Given instruction 1 –
Reproduce the passage of the road trip account below between "I was skeptical." and "it before dark.", inclusive.

“Some of us” («cough» Christine’s sister «cough») wanted to get back to Iowa as soon as possible. I have no special attachment to Iowa, and really wanted to see as much as possible on the way home. We came to a compromise that, as long as I took the late shift driving back and we got back in one day, we could stop and see some things.
But what? What is the coolest, most unique thing to see between Montana and
(Please leave any suggestions for future trips in the comments section)
After much discussion, we narrowed it down to either Devils Tower or Mt. Rushmore. We would have to play it by ear and see how fast the sun was setting. I really wanted to see Mt. Rushmore, but if it looked like it would get dark before we got there, I’d have been more than happy to stop at Devils Tower.
When we were nearing the eastern edge of Wyoming, the sun was ominously close to the horizon. It seemed that we may have just enough time to get through Rapid City and see Mt. Rushmore before the sun set. I decided the risk was worth it and we skipped Devils Tower and pressed on.
I was skeptical.
My good friend Kevin has told me that the Crazy Horse memorial is still a long way from being completed, not to mention it was almost dusk. Even though Crazy Horse is only 15 minutes further than Mt. Rushmore, daylight was not on our side.
But she’s my girlfriend, so we decided to go to Crazy Horse.
Ok, so in all fairness, it was my decision. Christine convinced me that it would be cool to see Crazy Horse because if we came back in 10 years, it will probably look different, and it would be fun to be able to compare photos. But that makes for a longer story 😉;)
Dr. Warner and I jumped out to grab a couple pictures, and danced around the parking lot because we were so happy we made it before dark.
That, he told me, was Warner Luck.

A block of data
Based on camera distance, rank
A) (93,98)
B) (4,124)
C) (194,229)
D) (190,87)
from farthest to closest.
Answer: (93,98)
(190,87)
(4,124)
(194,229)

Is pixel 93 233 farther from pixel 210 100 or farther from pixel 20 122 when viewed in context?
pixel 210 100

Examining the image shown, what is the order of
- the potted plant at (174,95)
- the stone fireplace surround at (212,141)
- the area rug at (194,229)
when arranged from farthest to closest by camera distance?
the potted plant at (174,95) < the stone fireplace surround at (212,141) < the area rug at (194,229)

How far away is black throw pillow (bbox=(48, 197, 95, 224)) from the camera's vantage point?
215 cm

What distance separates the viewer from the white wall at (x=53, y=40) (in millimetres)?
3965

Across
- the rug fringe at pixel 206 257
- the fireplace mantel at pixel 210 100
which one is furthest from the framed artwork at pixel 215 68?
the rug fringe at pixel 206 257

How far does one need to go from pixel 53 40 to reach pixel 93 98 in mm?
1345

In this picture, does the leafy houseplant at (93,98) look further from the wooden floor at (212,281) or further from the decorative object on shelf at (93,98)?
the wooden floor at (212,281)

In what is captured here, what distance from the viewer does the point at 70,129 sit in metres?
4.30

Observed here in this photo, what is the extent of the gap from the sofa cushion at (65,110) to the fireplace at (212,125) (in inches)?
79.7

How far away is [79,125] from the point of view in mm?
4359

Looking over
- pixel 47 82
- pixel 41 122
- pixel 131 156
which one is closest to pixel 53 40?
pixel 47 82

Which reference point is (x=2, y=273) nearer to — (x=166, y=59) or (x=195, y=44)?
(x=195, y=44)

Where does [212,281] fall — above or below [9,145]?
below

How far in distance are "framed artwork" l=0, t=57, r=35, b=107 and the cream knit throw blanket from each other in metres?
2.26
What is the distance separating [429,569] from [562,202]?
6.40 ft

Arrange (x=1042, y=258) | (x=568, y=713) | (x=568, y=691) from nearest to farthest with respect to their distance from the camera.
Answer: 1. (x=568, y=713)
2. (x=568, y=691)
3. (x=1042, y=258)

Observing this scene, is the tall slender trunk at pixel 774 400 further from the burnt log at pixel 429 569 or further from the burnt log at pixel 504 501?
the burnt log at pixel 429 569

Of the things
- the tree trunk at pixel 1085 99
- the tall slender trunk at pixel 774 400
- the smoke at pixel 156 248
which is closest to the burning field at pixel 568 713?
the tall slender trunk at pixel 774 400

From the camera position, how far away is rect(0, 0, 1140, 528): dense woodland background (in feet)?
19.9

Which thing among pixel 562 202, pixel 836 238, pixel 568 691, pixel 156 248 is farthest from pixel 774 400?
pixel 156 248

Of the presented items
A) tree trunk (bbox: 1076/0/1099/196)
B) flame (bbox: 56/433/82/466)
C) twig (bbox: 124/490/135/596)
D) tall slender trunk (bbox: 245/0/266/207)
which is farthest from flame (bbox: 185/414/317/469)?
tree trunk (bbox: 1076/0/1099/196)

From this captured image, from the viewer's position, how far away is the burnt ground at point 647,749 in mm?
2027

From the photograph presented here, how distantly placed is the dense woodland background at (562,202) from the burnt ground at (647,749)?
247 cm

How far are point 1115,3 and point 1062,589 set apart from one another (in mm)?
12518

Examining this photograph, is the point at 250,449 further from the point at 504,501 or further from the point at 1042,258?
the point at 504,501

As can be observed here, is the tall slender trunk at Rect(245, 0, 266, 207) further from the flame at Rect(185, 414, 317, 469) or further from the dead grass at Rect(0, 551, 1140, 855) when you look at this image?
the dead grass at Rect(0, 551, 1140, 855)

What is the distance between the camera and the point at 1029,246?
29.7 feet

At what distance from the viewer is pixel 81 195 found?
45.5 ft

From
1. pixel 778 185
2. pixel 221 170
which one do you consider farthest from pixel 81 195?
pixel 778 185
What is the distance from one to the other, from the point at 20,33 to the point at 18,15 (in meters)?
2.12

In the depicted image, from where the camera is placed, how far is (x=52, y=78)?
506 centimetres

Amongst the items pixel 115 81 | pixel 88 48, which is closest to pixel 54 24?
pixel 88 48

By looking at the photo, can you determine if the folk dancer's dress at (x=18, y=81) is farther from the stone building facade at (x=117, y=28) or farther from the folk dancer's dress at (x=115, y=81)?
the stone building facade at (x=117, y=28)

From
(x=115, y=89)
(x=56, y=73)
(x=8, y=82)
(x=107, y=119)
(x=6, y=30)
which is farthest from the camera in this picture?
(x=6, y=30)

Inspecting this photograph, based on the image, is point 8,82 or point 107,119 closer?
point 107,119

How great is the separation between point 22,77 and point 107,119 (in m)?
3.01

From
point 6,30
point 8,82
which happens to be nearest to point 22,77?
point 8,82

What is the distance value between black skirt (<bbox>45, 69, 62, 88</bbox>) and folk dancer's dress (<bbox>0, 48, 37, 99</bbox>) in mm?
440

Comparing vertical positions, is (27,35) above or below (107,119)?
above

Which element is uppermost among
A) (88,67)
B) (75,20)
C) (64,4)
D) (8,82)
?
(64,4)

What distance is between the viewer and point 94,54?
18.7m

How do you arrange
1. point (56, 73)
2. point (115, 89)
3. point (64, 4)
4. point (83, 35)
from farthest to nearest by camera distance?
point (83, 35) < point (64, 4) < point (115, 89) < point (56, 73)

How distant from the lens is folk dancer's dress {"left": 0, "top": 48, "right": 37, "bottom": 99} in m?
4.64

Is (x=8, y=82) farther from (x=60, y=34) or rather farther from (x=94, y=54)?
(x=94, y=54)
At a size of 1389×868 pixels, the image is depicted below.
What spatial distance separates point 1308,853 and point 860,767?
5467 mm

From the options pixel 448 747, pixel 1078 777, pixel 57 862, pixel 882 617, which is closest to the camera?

Given instruction 2 –
How many lines of the entries above contain the string "when"? Case counts, and reply with the number alone.

Written solution 1 –
I was skeptical.
My good friend Kevin has told me that the Crazy Horse memorial is still a long way from being completed, not to mention it was almost dusk. Even though Crazy Horse is only 15 minutes further than Mt. Rushmore, daylight was not on our side.
But she’s my girlfriend, so we decided to go to Crazy Horse.
Ok, so in all fairness, it was my decision. Christine convinced me that it would be cool to see Crazy Horse because if we came back in 10 years, it will probably look different, and it would be fun to be able to compare photos. But that makes for a longer story 😉;)
Dr. Warner and I jumped out to grab a couple pictures, and danced around the parking lot because we were so happy we made it before dark.

Written solution 2 –
3